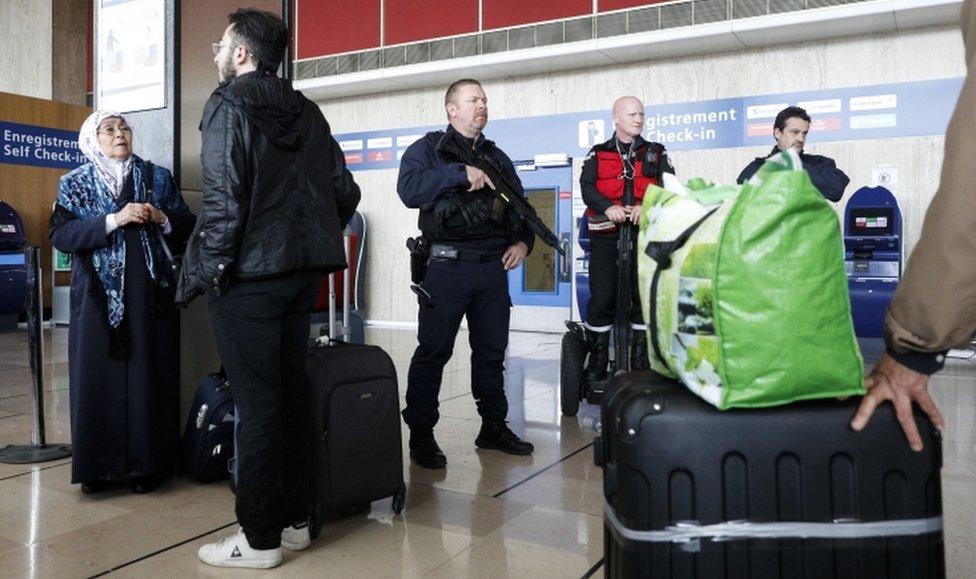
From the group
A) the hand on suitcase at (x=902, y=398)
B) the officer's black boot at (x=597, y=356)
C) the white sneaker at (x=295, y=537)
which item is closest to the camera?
the hand on suitcase at (x=902, y=398)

+ + + + +

## GOAL
Rewrite the data above with "item" changed to "object" and every other line left as it stands, omitting the pictures.

## RESPONSE TO THIS EXERCISE
From the group
A) the hand on suitcase at (x=902, y=398)
B) the officer's black boot at (x=597, y=356)
C) the white sneaker at (x=295, y=537)
which object is closest to the camera?
the hand on suitcase at (x=902, y=398)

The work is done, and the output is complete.